The professional exception includes associate dentists, not hygienists. To satisfy the executive exemption, the salary exempt employee’s primary duty consists of managing the enterprise and regularly directs the work of two full-time employees or the equivalent. A large practice or an operations manager managing multiple locations meets this job duties description.
According to the United States Department of Labor, here are your options for responding to the changes in overtime rules:
- Raise salaries to maintain exemption
- Pay current salaries, with overtime after 40 hours a week
- Reorganize workloads, adjust schedules or spread work hours
- Adjust wages[i]
The standard salary level requirement shall be updated automatically every three years.
Reading this article does not constitute legal advice or imply an attorney-client relationship.

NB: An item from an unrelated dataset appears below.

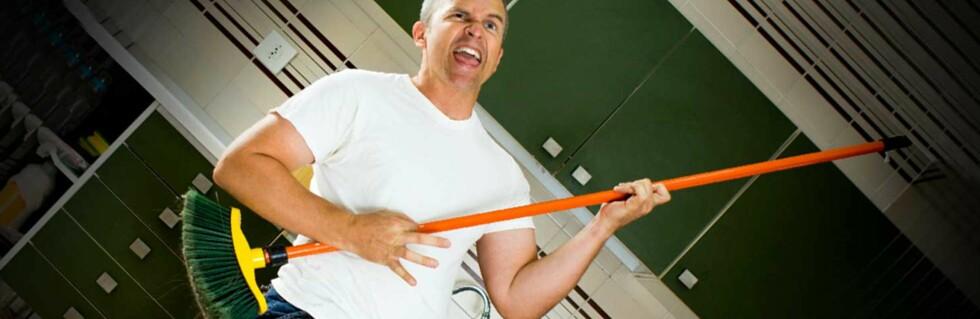 Vasker du smart, går det lekende lett.  Foto: iStockphoto.com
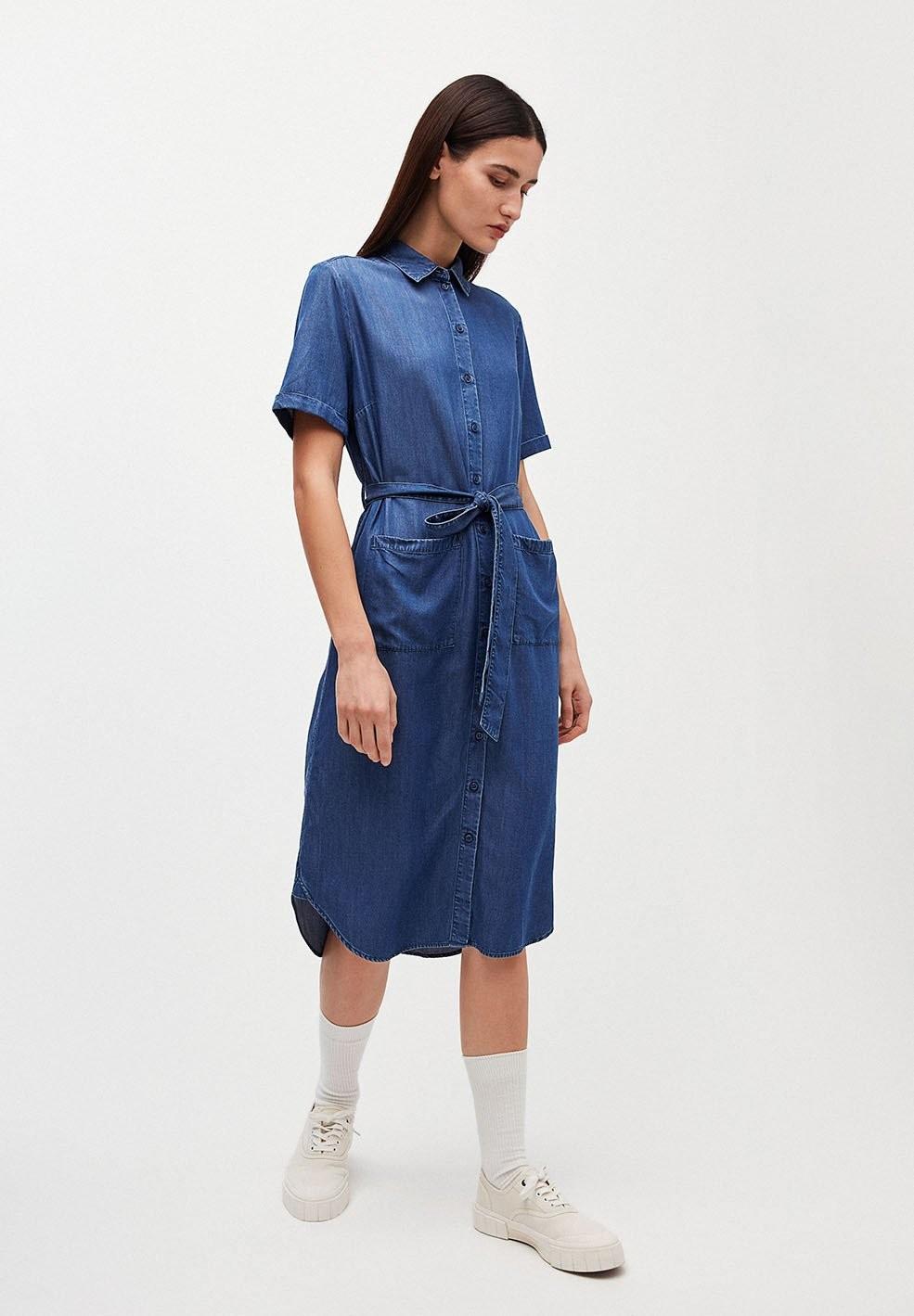 Robe col chemise bleu jean en tencel - maaisa - Armedangels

 Wage and Hour Division, United States Department of Labor, Guidance for Private Employers on Changes to the White Collar Exemptions in the Overtime Final Rule, May 18, 2016, Page 2, https://www.dol.gov/whd/overtime/final2016/general-guidance.pdf Accessed on June 18, 2016.
[i] Wage and Hour Division, United States Department of Labor, Guidance for Private Employers on Changes to the White Collar Exemptions in the Overtime Final Rule, May 18, 2016, p. 5, https://www.dol.gov/whd/overtime/final2016/general-guidance.pdf Accessed on June 18, 2016.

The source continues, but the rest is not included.